I ran ~1800 full ORB-SLAM3 runs (11+11=22 sequences) x (1 baseline + 3 noise types x 5 severity levels = 16 conditions) x (5 trials) = 1760 runs which took considerable amount of setting up, orchestration and compute.

Because I did this on my local systems (predominantly just a MacBook), I had to come up with efficient docker containerization, monitoring and scheduling to ensure I was on track (in part because of various cmake and build compatibility issues with ORB-SLAM). A working monocular EuRoC invocation, once the image is built, looks like:

```sh
docker run --rm \
-v $PWD/EuRoC:/data -v $PWD/out:/out \
orbslam3:v0.6 xvfb-run -a \
/ORB_SLAM3/Examples/Monocular/mono_euroc \
Vocabulary/ORBvoc.txt Examples/Monocular/EuRoC.yaml \
/data/MH01 Examples/Monocular/EuRoC_TimeStamps/MH01.txt /out/MH01
```

Pin Pangolin v0.6 inside the image and run Xvfb on a virtual display. [Docker multi-stage builds](https://docs.docker.com/build/building/multi-stage/) are the right primitive here: ORB-SLAM3's build closure (Pangolin + OpenCV + g2o + Eigen + DBoW2) is heavier than its runtime closure. The Docker docs: Multi-stage builds are useful to anyone who has struggled to optimize Dockerfiles while keeping them easy to read and maintain. You can selectively copy artifacts from one stage to another, leaving behind everything you don't want in the final image. The end result is a tiny production image with nothing but the binary inside. None of the build tools required to build the application are included in the resulting image.

For the dispatcher, the first version capped at 5 and had 14 containers running.
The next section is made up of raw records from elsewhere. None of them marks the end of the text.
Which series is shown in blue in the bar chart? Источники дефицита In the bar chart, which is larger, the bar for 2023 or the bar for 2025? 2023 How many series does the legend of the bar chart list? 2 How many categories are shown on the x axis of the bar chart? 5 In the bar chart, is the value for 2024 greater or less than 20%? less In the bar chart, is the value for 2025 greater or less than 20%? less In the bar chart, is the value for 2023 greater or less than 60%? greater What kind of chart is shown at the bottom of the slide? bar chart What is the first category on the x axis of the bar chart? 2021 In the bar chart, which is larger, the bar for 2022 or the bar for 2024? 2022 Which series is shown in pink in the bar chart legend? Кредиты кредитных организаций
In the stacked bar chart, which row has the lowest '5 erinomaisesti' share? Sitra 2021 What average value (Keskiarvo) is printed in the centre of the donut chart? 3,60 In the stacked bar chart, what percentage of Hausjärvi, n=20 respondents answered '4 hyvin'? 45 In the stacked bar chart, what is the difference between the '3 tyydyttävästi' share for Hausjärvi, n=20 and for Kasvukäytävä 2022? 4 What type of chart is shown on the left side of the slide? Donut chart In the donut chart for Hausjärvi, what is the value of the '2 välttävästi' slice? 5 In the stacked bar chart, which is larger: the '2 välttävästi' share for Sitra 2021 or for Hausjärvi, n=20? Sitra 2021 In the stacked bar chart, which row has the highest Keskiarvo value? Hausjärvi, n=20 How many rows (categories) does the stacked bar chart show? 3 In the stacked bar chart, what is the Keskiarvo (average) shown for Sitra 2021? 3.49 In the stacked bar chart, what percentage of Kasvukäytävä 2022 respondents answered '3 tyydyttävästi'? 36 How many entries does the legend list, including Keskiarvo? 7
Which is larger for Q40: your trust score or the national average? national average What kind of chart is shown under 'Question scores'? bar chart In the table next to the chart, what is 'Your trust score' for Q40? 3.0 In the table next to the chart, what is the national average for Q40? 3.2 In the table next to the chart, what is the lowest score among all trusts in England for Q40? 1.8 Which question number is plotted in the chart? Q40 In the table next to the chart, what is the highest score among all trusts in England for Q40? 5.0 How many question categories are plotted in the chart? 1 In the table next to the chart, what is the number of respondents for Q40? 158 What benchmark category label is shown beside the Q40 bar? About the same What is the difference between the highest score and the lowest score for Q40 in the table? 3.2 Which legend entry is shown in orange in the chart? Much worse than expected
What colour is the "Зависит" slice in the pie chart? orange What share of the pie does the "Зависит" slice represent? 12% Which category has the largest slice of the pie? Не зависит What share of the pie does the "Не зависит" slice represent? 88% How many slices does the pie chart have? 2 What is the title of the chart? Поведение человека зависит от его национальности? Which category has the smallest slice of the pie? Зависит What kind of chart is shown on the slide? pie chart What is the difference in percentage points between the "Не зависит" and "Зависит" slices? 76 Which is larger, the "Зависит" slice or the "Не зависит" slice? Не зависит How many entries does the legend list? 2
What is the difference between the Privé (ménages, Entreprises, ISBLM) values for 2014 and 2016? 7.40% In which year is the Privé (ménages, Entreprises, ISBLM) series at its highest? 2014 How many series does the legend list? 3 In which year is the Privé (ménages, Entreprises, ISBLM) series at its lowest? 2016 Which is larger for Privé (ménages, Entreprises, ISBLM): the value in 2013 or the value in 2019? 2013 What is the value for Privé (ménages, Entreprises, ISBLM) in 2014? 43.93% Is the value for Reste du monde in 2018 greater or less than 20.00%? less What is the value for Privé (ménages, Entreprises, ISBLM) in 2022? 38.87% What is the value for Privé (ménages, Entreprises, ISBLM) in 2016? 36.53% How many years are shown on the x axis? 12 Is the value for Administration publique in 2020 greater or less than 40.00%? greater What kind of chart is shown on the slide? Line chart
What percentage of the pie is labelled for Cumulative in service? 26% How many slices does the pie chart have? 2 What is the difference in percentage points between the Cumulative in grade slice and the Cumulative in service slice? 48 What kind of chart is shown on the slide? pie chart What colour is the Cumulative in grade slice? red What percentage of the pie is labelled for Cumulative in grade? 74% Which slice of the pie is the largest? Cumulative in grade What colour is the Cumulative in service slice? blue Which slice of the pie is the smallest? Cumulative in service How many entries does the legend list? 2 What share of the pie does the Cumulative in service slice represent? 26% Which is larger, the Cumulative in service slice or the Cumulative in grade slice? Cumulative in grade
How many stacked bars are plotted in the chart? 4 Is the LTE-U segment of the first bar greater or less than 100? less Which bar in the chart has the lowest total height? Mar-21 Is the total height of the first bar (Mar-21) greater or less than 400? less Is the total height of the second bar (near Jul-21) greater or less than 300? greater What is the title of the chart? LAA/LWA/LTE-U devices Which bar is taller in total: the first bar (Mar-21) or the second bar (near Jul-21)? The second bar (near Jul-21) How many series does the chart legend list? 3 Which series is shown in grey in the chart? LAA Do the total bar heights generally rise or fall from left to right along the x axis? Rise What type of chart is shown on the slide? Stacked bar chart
Eleven concurrent loops each polled docker ps and launched whenever they saw a free slot. ORB-SLAM3 resource usage patterns were typical: mostly low memory and CPU usage followed by clear spike towards the end. This was exploited to create dispatcher and monitors that maximized resource usage while preventing OOM errors. The fix: a flat 880-item queue, one dispatcher, hard cap of 6. CPU holds at 50-80%, no OOMs.